Jakarta – Kebijakan pembagian komisi 92 persen bagi pengemudi ojek online (ojol) dinilai efektif meningkatkan kesejahteraan mitra di lapangan.
Menteri UMKM Maman Abdurrahman menegaskan bahwa isu penurunan pendapatan pasca-penerapan skema komisi baru tersebut tidak terbukti kebenarannya.
Pemerintah telah melakukan verifikasi langsung kepada 19 komunitas dan asosiasi ojol dari berbagai daerah terkait dampak kebijakan ini.
Hasilnya, mayoritas mitra pengemudi justru memberikan respons positif dan merasa diuntungkan dengan skema potongan layanan hanya 8 persen bagi aplikator.
“Saya telah menanyakan bahwa ada isu dengan komisi mereka ditambahkan 92 persen justru pendapatan malah makin kecil. Kita tanyakan sama mereka, tidak juga,” ujar Maman, Minggu (12/7).
Maman menjelaskan, fluktuasi pendapatan yang dirasakan sebagian pengemudi dalam sepekan terakhir lebih dipengaruhi oleh faktor musiman.
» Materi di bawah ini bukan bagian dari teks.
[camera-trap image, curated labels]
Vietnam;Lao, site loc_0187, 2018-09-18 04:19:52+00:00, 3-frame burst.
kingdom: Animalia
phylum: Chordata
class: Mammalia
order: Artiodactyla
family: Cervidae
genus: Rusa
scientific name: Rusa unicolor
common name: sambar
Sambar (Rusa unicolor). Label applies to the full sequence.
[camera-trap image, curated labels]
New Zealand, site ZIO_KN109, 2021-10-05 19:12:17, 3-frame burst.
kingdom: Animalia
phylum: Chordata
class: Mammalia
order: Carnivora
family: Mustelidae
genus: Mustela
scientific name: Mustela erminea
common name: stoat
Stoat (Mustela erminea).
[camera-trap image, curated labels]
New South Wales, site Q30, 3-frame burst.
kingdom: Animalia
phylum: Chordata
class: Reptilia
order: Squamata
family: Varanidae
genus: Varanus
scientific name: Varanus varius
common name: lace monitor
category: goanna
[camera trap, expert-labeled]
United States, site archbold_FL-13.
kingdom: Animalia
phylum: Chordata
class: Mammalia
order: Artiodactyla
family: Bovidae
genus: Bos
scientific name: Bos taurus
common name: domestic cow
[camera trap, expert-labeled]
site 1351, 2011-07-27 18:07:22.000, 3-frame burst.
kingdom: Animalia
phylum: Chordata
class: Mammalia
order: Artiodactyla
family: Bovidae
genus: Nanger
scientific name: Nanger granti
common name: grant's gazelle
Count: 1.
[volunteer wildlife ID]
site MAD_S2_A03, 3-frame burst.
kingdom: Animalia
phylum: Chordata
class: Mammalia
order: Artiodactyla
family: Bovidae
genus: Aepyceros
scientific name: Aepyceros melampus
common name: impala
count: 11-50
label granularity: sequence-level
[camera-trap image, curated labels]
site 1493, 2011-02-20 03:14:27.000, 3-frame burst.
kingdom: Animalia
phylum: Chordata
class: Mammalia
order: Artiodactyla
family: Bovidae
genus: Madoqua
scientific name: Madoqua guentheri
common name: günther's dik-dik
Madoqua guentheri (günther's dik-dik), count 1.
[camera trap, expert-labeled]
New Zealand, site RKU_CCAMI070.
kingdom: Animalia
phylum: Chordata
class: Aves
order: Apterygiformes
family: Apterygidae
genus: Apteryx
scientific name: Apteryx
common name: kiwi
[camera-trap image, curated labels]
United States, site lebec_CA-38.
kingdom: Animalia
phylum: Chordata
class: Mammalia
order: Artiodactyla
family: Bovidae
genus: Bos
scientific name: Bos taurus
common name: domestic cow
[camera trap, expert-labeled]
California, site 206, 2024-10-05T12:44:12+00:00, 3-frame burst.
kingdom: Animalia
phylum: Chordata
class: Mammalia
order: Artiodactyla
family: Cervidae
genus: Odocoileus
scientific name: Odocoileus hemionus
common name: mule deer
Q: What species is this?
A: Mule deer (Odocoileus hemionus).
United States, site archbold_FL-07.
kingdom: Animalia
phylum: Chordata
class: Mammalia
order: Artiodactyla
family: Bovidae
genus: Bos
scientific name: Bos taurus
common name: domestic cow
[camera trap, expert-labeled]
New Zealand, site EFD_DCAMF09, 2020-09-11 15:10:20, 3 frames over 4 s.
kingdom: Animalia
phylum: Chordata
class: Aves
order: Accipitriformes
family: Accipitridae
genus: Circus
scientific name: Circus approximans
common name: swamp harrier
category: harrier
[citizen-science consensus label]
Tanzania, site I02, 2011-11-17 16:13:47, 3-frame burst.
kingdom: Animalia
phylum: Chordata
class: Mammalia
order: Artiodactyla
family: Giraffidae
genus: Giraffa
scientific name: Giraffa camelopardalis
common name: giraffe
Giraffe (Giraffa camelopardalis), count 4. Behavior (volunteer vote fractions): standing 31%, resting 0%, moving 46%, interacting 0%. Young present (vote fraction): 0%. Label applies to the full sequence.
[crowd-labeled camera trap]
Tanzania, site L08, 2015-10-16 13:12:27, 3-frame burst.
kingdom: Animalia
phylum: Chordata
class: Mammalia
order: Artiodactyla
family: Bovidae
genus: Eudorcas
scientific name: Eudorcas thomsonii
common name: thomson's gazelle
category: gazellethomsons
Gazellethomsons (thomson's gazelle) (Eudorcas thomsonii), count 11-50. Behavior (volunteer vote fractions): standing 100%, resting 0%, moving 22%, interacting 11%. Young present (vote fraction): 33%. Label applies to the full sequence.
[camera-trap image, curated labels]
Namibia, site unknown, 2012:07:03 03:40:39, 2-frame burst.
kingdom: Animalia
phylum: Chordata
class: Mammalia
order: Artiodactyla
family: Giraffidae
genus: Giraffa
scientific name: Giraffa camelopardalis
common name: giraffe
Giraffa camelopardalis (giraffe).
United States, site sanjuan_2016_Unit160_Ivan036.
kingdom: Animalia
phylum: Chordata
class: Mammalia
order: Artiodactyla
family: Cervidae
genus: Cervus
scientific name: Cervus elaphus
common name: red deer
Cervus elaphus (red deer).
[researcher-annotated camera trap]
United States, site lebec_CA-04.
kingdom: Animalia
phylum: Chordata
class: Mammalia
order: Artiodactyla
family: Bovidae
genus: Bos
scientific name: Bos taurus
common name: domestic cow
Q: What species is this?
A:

Menurutnya, masa libur sekolah dan libur perkuliahan menjadi penyebab utama penurunan jumlah pesanan, bukan karena perubahan skema komisi.
“Sebagian dari mereka mengatakan alhamdulillah oke, tapi mungkin ada juga yang menurun, harus dilihat sekarang lagi liburan sekolah. Kan sekarang lagi liburan sekolah, terus juga mahasiswa ada juga sebagian yang libur, artinya itu bukan semata-mata karena masalah pembagian komisi,” tambahnya.
Senada dengan pemerintah, mitra pengemudi ojol bernama Reza turut merasakan dampak positif dari kebijakan yang diusung Presiden Prabowo tersebut.
Ia mengakui bahwa peningkatan pendapatan sudah mulai dirasakan sejak skema komisi 8 persen diberlakukan awal Juli 2026.
“Kami mengapresiasi kepedulian pemerintah terhadap mitra ojol, karena manfaat dari kebijakan 8 persen ini sudah benar-benar kami rasakan dengan naiknya pendapatan kami. Kebijakan ini sudah bagus, tinggal bagaimana kita kawal bersama ke depannya,” ungkap Reza.
Reza berharap pemerintah dapat menindaklanjuti status ojol sebagai bagian dari UMKM dengan program pemberdayaan yang lebih konkret.
Kebijakan ini sendiri merupakan implementasi dari Perpres Nomor 27 Tahun 2026 tentang Perlindungan Pekerja Transportasi Online.